Lead singer Rónán Ó Snodaigh has an expressive but limited voice that cannot mask the inane lyrics of his "Tip Toe," the album’s lone song in English. Lines like "Our shadows are still out on the street, My skin still as white as a sheet, Our time is short and fleet, Empty pockets trick or treat, We all need food to eat" seem cobbled from a rhyming dictionary.
Where this album shines is on "Rusty Nails," a three-part track that begins slowly with a Greek-flavored rhythm, kicks into a propulsive blast of Irish fiddle and flute, then reverts to its Greek beginnings. Kíla’s use of dynamics there is captivating, as it is in "Dusty Wine Bottle," where guest Breda Mayock joins Dee Armstrong on some skillfully interlaced fiddling later boosted by pipes, bass guitar, cymbals, and trumpet.
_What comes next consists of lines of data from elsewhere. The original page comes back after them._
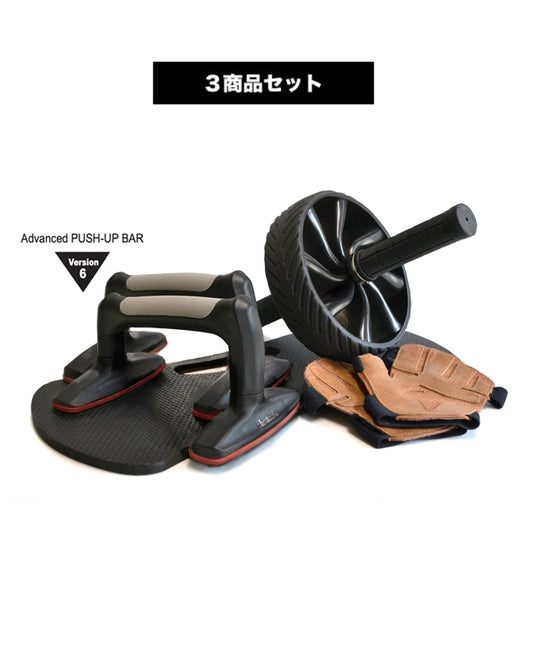 plantobiz 体力を戻すための、最初の3点セット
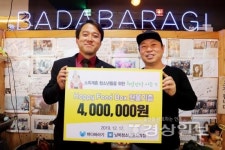 바다바라기, 소외계층 청소년들을 위한 Happy Food Box 기증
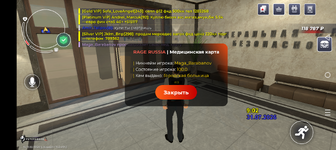 Screenshot_20260731-090247.png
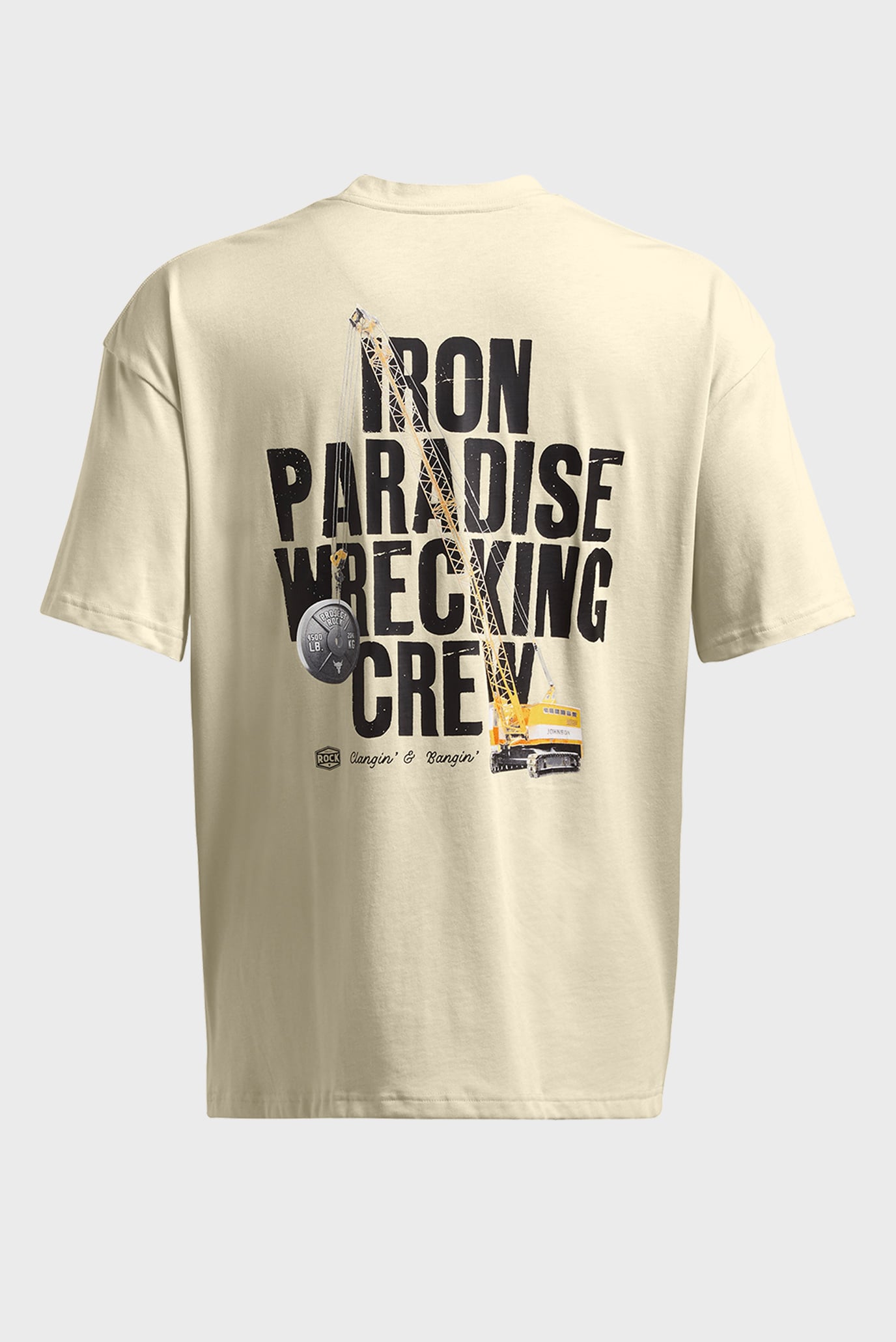 Мужская бежевая футболка UA Pjt Rck HWT SS Tools 5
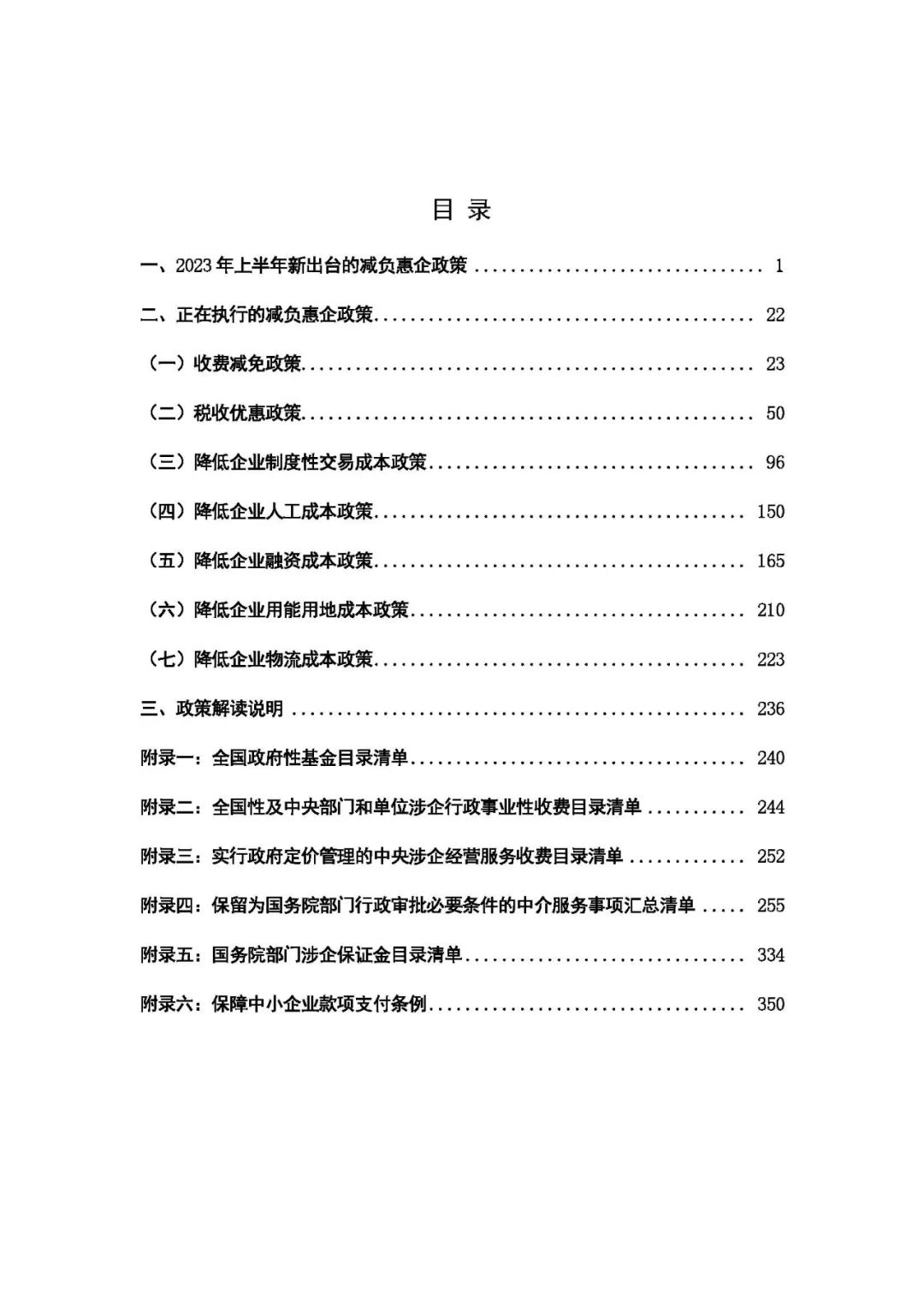 d6e886b63c8e6a2d1def2026ee13581b_640_wx_fmt=jpeg&wxfrom=5&wx_lazy=1&wx_co=1.jpg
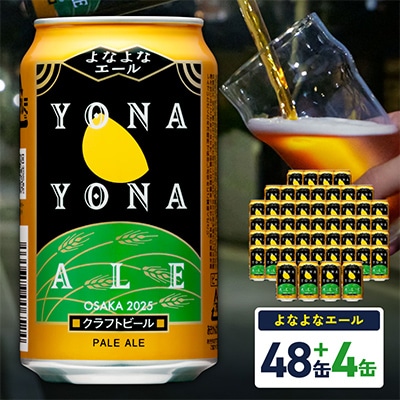 【特別規格】よなよなエール 52缶(48缶+4缶)クラフトビール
Another praiseworthy track is "The Siege of Carrickfinn International Airport," a two-tune solo showcase for uilleann piper Eoin Dillon, who displays a fine, even mischievous, grasp of ornamentation in the second melody especially.
An audacious, adventurous Irish band blissfully unafraid to experiment, Kíla will certainly get your pulse and feet moving to rhythms Irish and otherwise. They are the direct opposite of a staid group such as Patrick Street. The sum of Kíla is far superior to their parts. Unlike Patrick Street, there are no towering virtuosos here — just competent, free-thinking musicians who enjoy upending the pail of what’s familiar and possible.